L’analisi evidenzia come il sistema produttivo italiano parta già da una posizione di svantaggio competitivo. Nel 2025, infatti, le imprese italiane hanno pagato l’energia elettrica il 24,1% in più rispetto alla media dell’Eurozona.
A pesare sono anche le tensioni internazionali, in particolare quelle legate allo Stretto di Hormuz, che potrebbero alimentare nuovi rincari. Dopo 35 mesi, a maggio 2026 i prezzi al consumo dei beni energetici sono tornati a crescere in doppia cifra su base annua, con un aumento del 12% rispetto a maggio 2025.
«È una situazione che preoccupa profondamente – commenta il presidente di Confartigianato Imprese Piemonte, Giorgio Felici –. Le nostre imprese competono sui mercati internazionali sostenendo costi energetici tra i più elevati d’Europa. Il sistema produttivo non ha ancora assorbito gli effetti della crisi del 2022 e le nuove tensioni rischiano di colpire aziende che operano già con margini ridotti».

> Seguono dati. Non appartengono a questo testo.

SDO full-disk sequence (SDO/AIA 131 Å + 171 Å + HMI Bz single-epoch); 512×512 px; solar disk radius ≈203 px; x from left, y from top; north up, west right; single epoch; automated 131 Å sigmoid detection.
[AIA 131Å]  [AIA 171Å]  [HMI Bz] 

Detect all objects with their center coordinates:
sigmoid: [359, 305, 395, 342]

Il Piemonte leader nelle Comunità Energetiche Rinnovabili
Per Confartigianato una delle risposte più efficaci è rappresentata dalle Comunità Energetiche Rinnovabili (Cer). Che consentono di produrre e condividere energia a livello locale riducendo i costi. Il Piemonte è oggi la prima regione italiana per potenza installata, con 25,6 megawatt distribuiti su 124 Comunità Energetiche.

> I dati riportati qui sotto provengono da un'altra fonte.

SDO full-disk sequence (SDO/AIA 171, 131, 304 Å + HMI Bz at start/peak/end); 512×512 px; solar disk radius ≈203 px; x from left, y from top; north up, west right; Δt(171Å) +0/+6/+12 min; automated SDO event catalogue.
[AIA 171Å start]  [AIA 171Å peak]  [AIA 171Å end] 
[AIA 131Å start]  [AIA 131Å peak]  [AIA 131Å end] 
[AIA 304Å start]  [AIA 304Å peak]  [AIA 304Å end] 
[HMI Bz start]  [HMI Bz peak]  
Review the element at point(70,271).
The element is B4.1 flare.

A trainare il dato è soprattutto la provincia di Cuneo, che conta 38 Cer e 10 megawatt installati. Risultando quindi la provincia con la media di potenza per impianto più elevata tra quelle maggiormente attive. Segue Torino, con 43 comunità energetiche e 5 megawatt di potenza installata.

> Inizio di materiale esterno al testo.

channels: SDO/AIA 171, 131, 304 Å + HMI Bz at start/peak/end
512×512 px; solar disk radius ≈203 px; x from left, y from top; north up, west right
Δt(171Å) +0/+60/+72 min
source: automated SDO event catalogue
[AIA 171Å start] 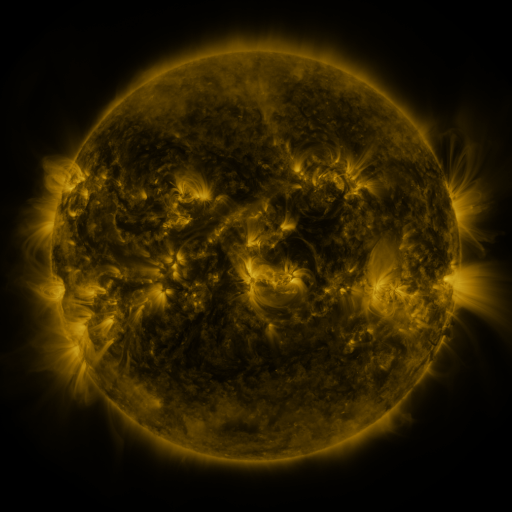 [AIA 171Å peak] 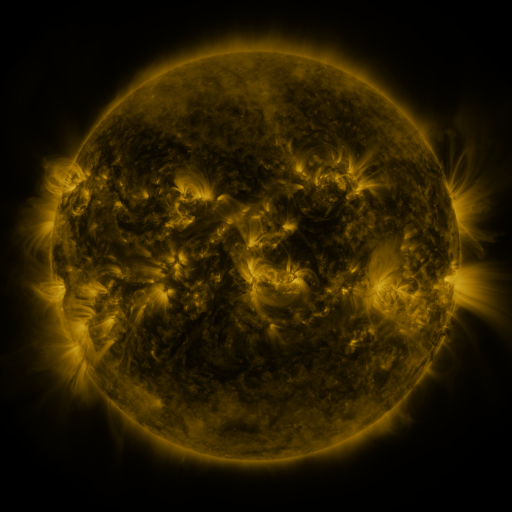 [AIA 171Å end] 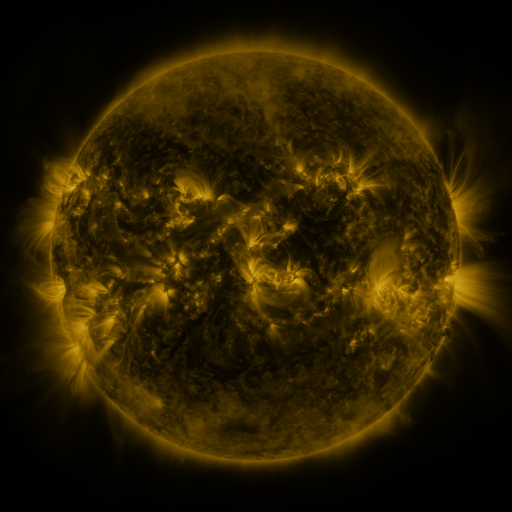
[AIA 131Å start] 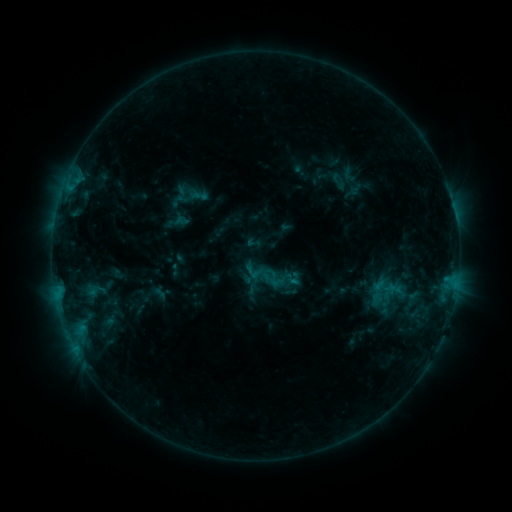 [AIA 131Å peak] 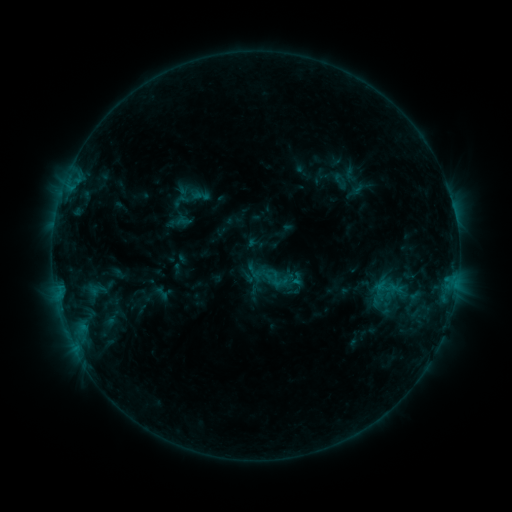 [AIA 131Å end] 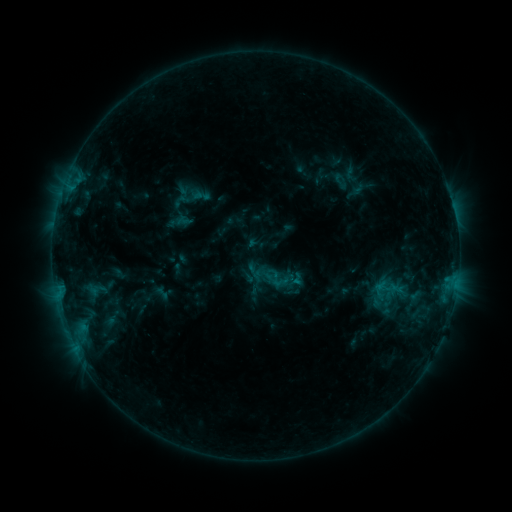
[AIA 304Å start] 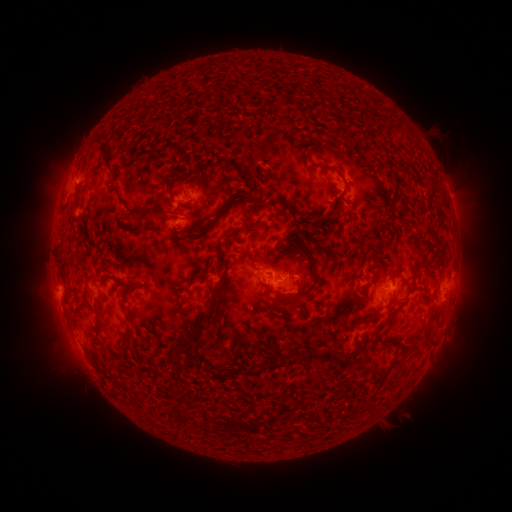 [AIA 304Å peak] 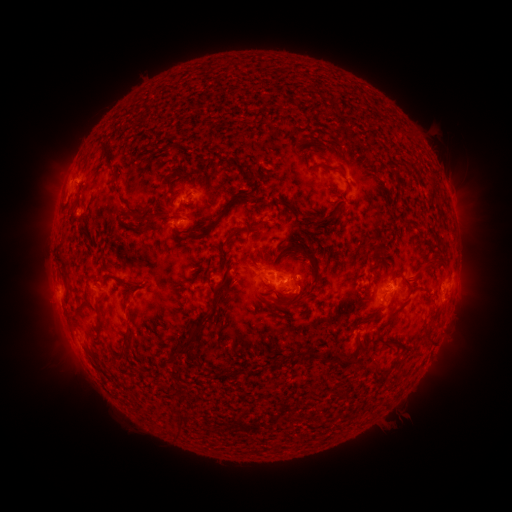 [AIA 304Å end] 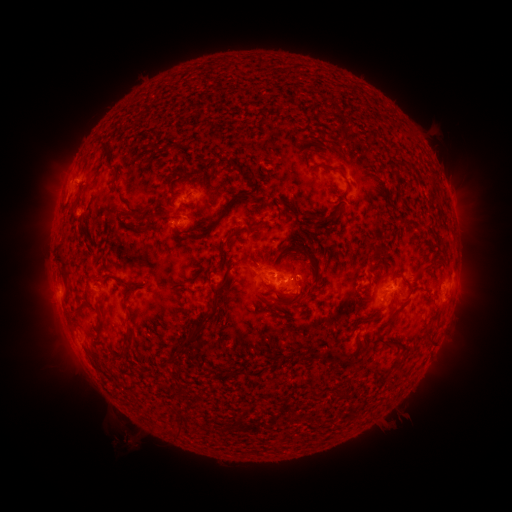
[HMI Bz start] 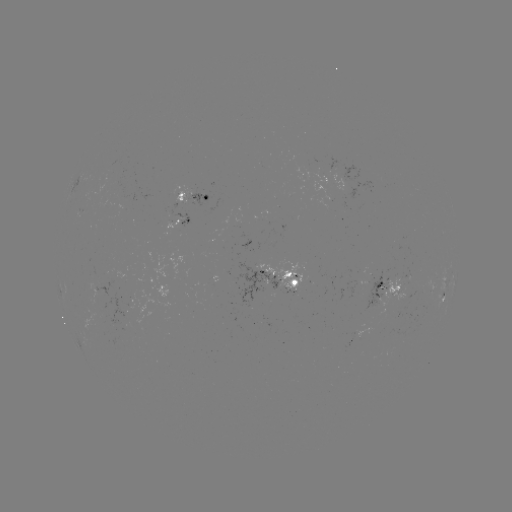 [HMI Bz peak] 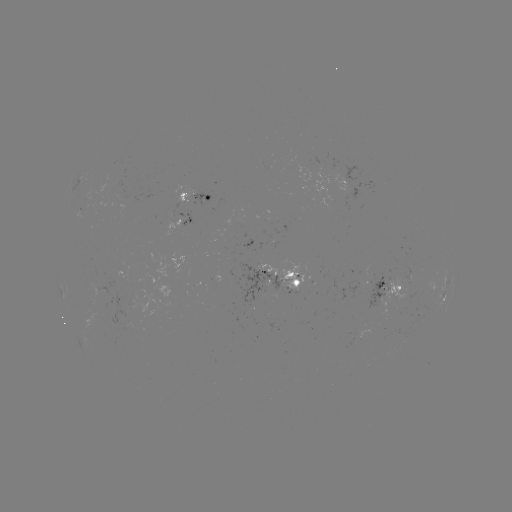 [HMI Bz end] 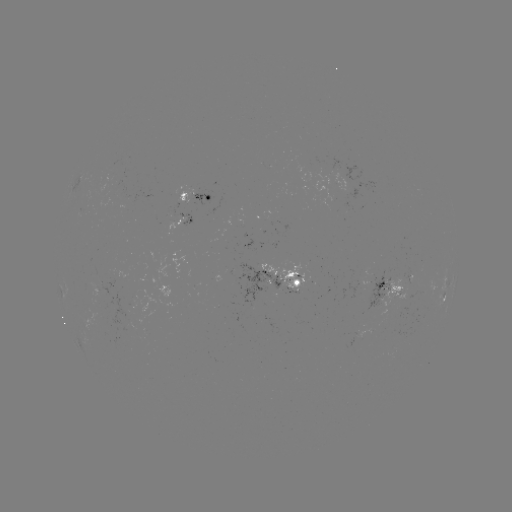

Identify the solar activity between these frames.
emerging-flux region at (287, 282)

Critiche al taglio dei fondi Pnrr
Confartigianato Piemonte esprime invece forte contrarietà alla decisione del Governo di ridurre le risorse del Pnrr destinate alle Comunità Energetiche Rinnovabili. «È deplorevole la decisione di ridurre i fondi da 2,2 miliardi a 795,5 milioni di euro – afferma Felici –. Significa depotenziare una delle leve più efficaci per contrastare la volatilità dei mercati energetici. E, contemporaneamente, rafforzare la competitività delle imprese e aumentare l’indipendenza energetica del Paese».
L’associazione richiama infine l’attenzione anche sul tema dell’efficienza energetica degli edifici. Secondo i dati elaborati su fonte Enea-SiapeE, oltre il 45% degli immobili piemontesi rientra ancora nelle classi energetiche F e G, le meno efficienti. E dovrà essere oggetto di interventi di riqualificazione per raggiungere gli obiettivi fissati dall’Unione europea entro il 2033.